Review: The Haunting of Hill House by Shirley Jackson (Spoiler-Free)
Don't do it, Eleanor told the little girl; insist on your cup of stars; once they have trapped you into being like everyone else you will never see your cup of stars again; don't do it; and the little girl glanced at her, and smiled a little subtle, dimpling, wholly comprehending smile, and shook her head stubbornly at the glass. Brave girl, Eleanor thought; wise, brave girl.
I'm glad I went into this with the right expectations. I've never seen the show, but I know some people who watched that first were very confused by how different the book is.
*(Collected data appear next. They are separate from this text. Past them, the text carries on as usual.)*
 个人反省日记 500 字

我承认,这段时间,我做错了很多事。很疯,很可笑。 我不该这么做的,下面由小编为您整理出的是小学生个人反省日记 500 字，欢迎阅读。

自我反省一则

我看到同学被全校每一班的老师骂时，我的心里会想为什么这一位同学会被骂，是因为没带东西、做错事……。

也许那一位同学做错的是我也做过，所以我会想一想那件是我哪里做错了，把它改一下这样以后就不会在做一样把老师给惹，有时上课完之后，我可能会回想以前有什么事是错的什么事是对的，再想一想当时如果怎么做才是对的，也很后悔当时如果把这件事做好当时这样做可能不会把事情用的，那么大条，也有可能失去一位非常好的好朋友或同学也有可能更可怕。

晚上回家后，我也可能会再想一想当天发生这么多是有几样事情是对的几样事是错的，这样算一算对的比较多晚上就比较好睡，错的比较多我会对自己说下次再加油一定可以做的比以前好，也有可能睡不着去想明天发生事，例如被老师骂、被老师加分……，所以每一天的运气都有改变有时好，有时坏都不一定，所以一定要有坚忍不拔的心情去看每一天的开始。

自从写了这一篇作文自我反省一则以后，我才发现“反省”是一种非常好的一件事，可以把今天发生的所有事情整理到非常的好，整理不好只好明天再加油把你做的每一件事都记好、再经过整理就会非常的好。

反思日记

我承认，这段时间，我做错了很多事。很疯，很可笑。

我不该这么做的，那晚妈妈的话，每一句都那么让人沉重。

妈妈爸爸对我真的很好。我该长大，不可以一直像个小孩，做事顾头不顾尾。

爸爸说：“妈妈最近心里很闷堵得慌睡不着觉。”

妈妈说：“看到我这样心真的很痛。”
Based on what I've heard about the book, I assumed it would be something similar to The Turn of the Screw by Henry James—an ambiguous novel whose horrors are more concerned with psychology than literal monsters.
Had I read this book more slowly, I think I would have gotten even more out of it. I still very much enjoyed it, but I'd definitely be interested in reading it again in the future in shorter bursts so I could really study each scene.
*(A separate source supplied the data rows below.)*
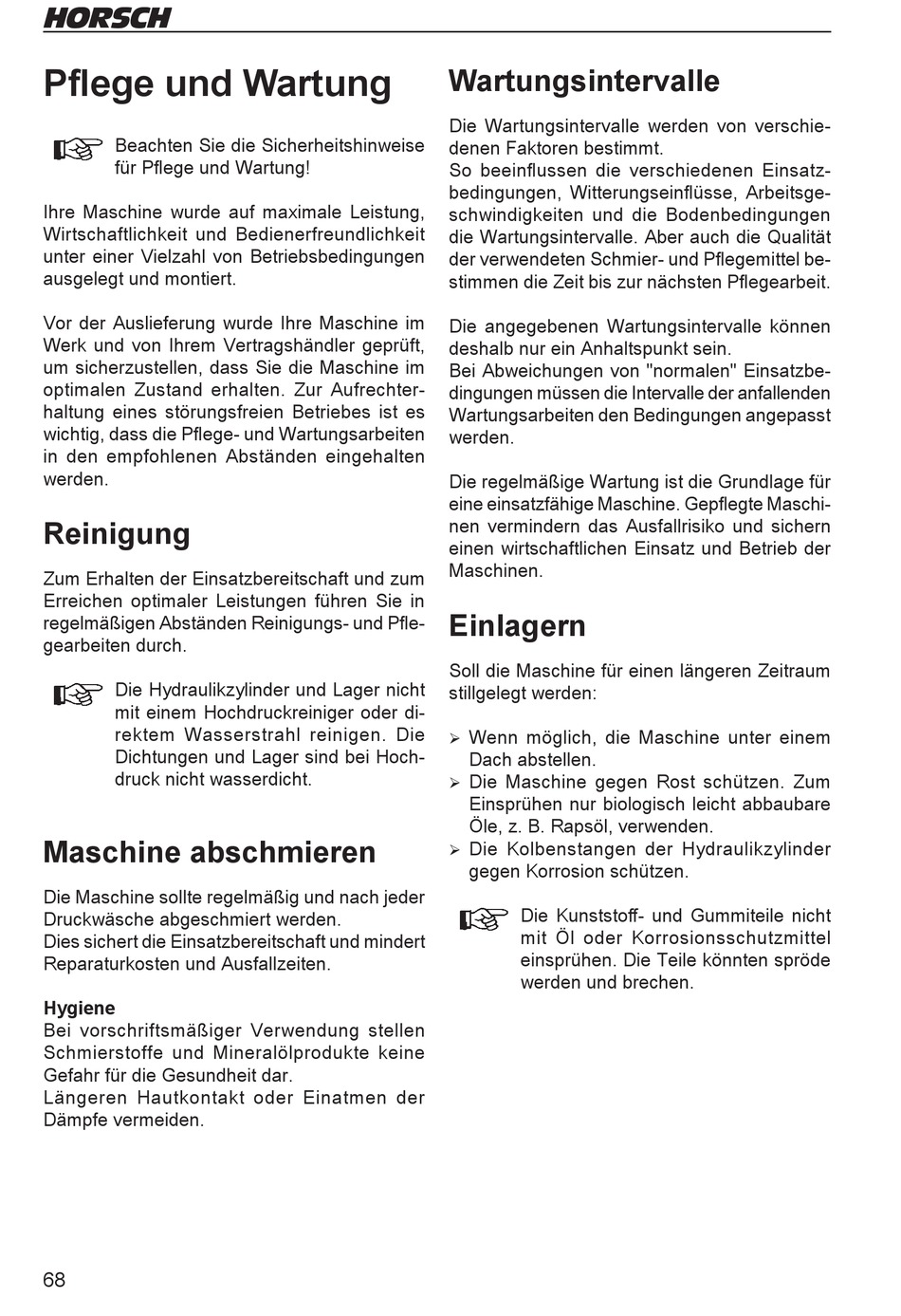 HORSCH

Pflege und Wartung

Beachten Sie die Sicherheitshinweise für Pflege und Wartung!

Ihre Maschine wurde auf maximale Leistung, Wirtschaftlichkeit und Bedienerfreundlichkeit unter einer Vielzahl von Betriebsbedingungen ausgelegt und montiert.

Vor der Auslieferung wurde Ihre Maschine im Werk und von Ihrem Vertragshändler geprüft, um sicherzustellen, dass Sie die Maschine im optimalen Zustand erhalten. Zur Aufrechterhaltung eines störungsfreien Betriebes ist es wichtig, dass die Pflege- und Wartungsarbeiten in den empfohlenen Abständen eingehalten werden.

Reinigung

Zum Erhalten der Einsatzbereitschaft und zum Erreichen optimaler Leistungen führen Sie in regelmäßigen Abständen Reinigungs- und Pflegearbeiten durch.

Die Hydraulikzylinder und Lager nicht mit einem Hochdruckreiniger oder direktem Wasserstrahl reinigen. Die Dichtungen und Lager sind bei Hochdruck nicht wasserdicht.

Maschine abschmieren

Die Maschine sollte regelmäßig und nach jeder Druckwäsche abgeschmiert werden.
Dies sichert die Einsatzbereitschaft und mindert Reparaturkosten und Ausfallzeiten.

Hygiene
Bei vorschriftsmäßiger Verwendung stellen Schmierstoffe und Mineralölprodukte keine Gefahr für die Gesundheit dar.
Längeren Hautkontakt oder Einatmen der Dämpfe vermeiden.

Wartungsintervalle

Die Wartungsintervalle werden von verschiedenen Faktoren bestimmt.
So beeinflussen die verschiedenen Einsatzbedingungen, Witterungseinflüsse, Arbeitsgeschwindigkeiten und die Bodenbedingungen die Wartungsintervalle. Aber auch die Qualität der verwendeten Schmier- und Pflegemittel bestimmen die Zeit bis zur nächsten Pflegearbeit.

Die angegebenen Wartungsintervalle können deshalb nur ein Anhaltspunkt sein.
Bei Abweichungen von "normalen" Einsatzbedingungen müssen die Intervalle der anfallenden Wartungsarbeiten den Bedingungen angepasst werden.

Die regelmäßige Wartung ist die Grundlage für eine einsatzfähige Maschine. Gepflegte Maschinen vermindern das Ausfallrisiko und sichern einen wirtschaftlichen Einsatz und Betrieb der Maschinen.

Einlagern

Soll die Maschine für einen längeren Zeitraum stillgelegt werden:

➢ Wenn möglich, die Maschine unter einem Dach abstellen.
➢ Die Maschine gegen Rost schützen. Zum Einsprühen nur biologisch leicht abbaubare Öle, z. B. Rapsöl, verwenden.
➢ Die Kolbenstangen der Hydraulikzylinder gegen Korrosion schützen.

Die Kunststoff- und Gummiteile nicht mit Öl oder Korrosionsschutzmittel einsprühen. Die Teile könnten spröde werden und brechen.

68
The prose itself is what makes this book haunting. The events that occur, though unsettling, aren't anything you haven't seen. But the way Jackson writes, the way she sprinkles in little tantalizing thoughts, little dastardly strings of dialogue, that's what leeches into your head while reading.
I'm now quite curious about the show and about reading more from Jackson. I think next on my TBR from her will be We've Always Lived In the Castle which I've heard from many is even better than this one.